Saved data entries:
=======

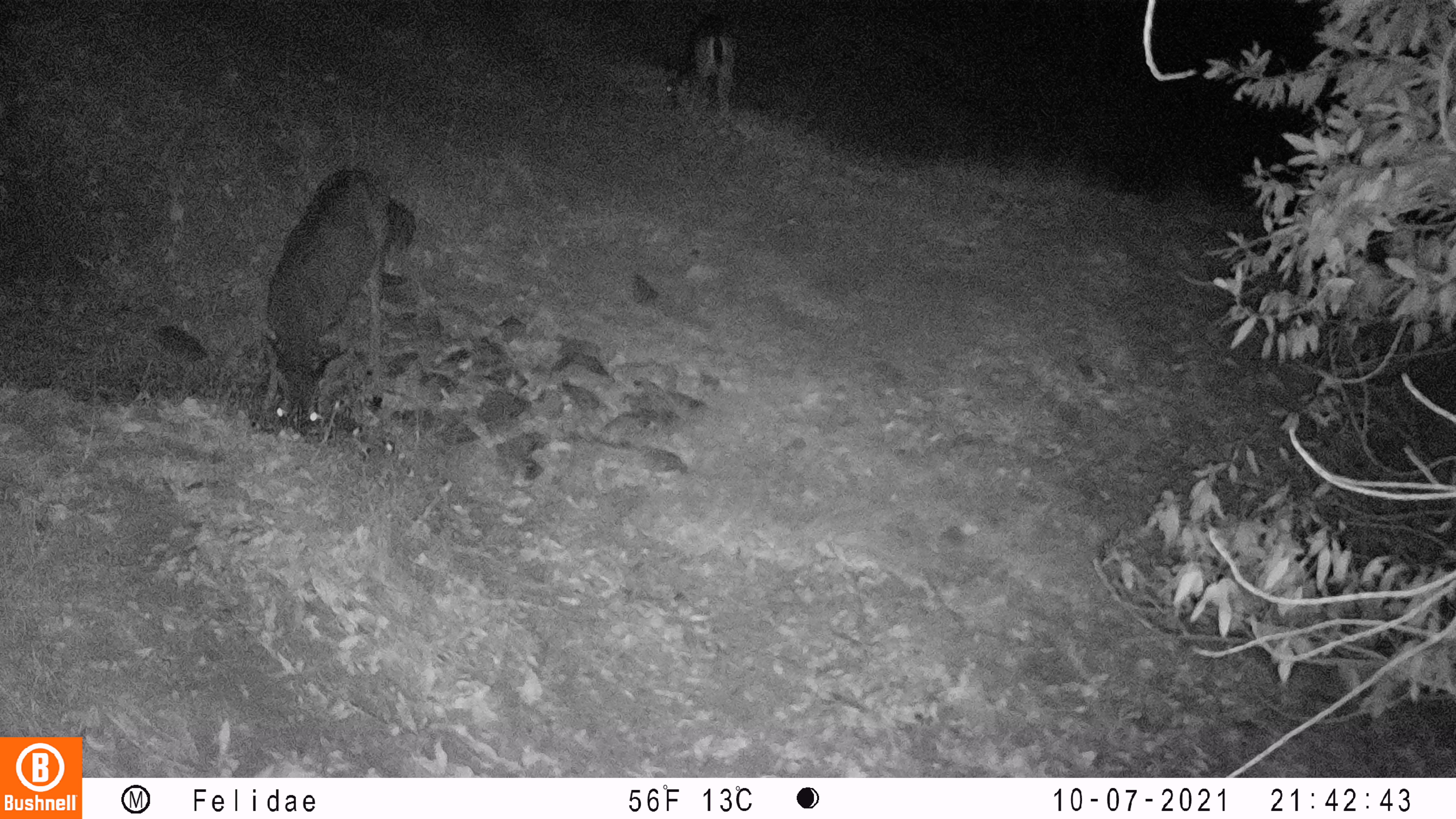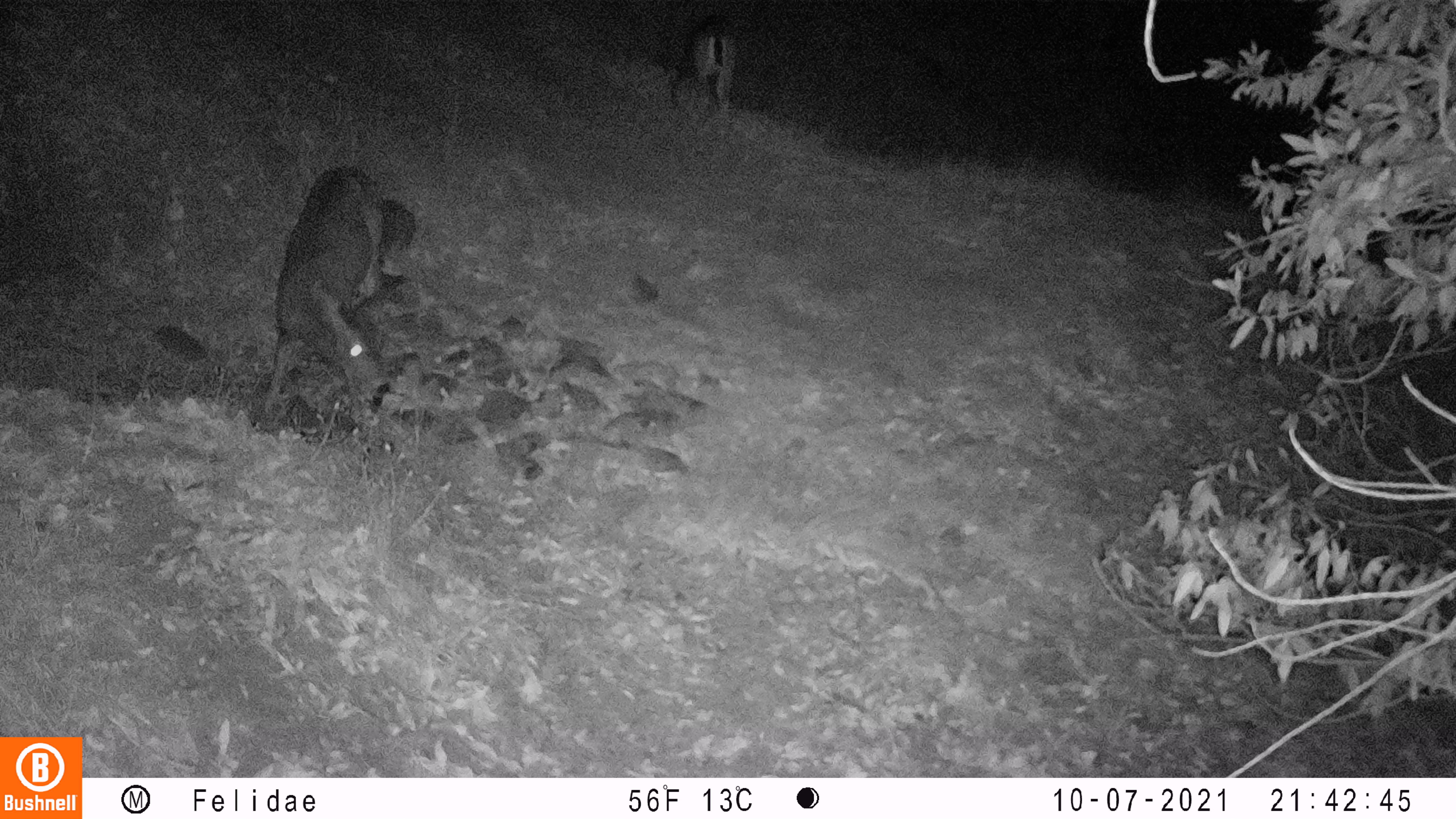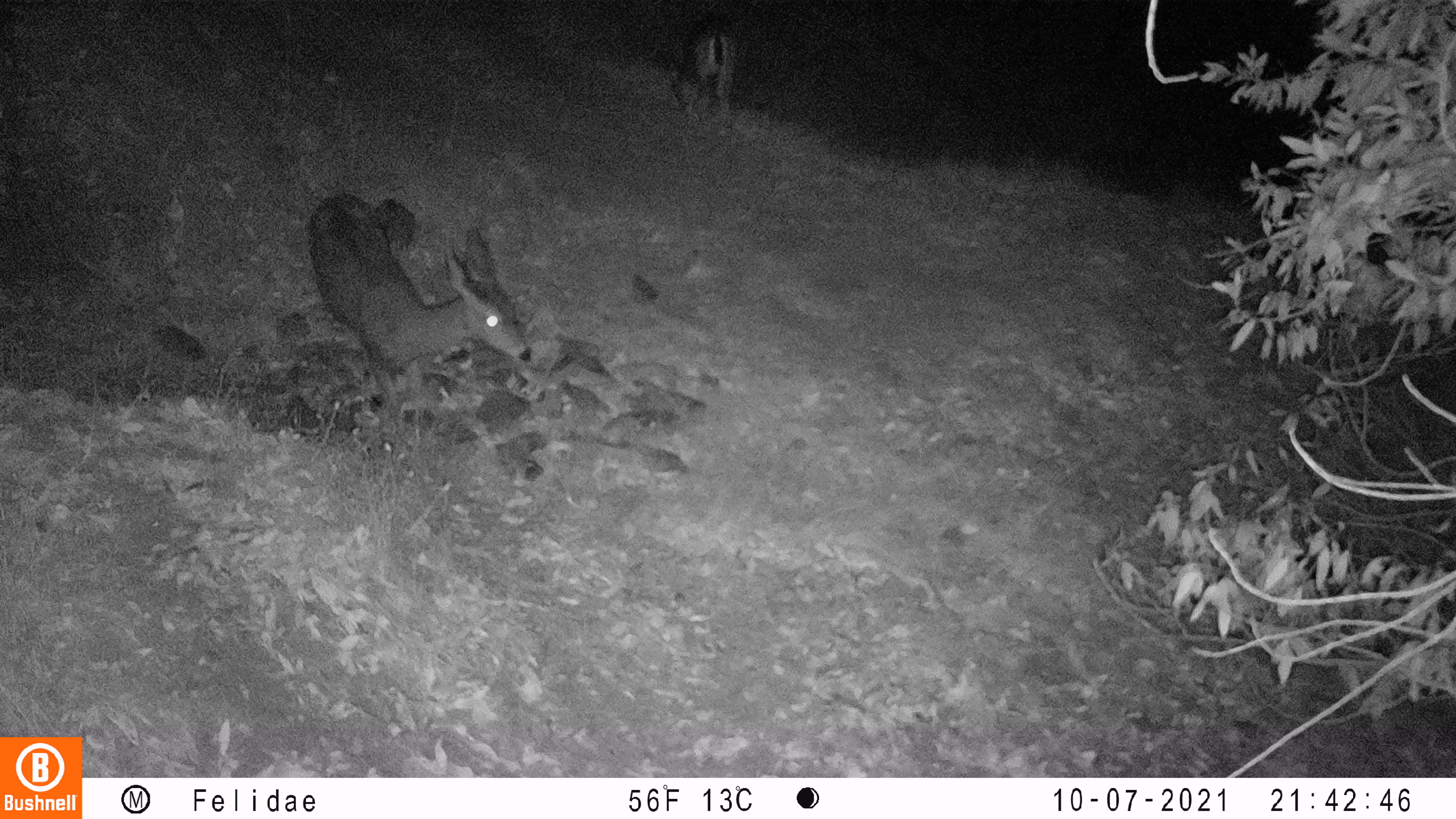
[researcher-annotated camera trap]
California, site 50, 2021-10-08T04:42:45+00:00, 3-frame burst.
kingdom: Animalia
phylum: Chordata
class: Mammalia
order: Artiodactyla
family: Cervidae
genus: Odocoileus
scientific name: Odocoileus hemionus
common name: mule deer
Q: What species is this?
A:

=======

**Task statement**. Your answer must be an exact copy of the data above, minus its pictures.

**Output of the exercise**.
[researcher-annotated camera trap]
California, site 50, 2021-10-08T04:42:45+00:00, 3-frame burst.
kingdom: Animalia
phylum: Chordata
class: Mammalia
order: Artiodactyla
family: Cervidae
genus: Odocoileus
scientific name: Odocoileus hemionus
common name: mule deer
Q: What species is this?
A:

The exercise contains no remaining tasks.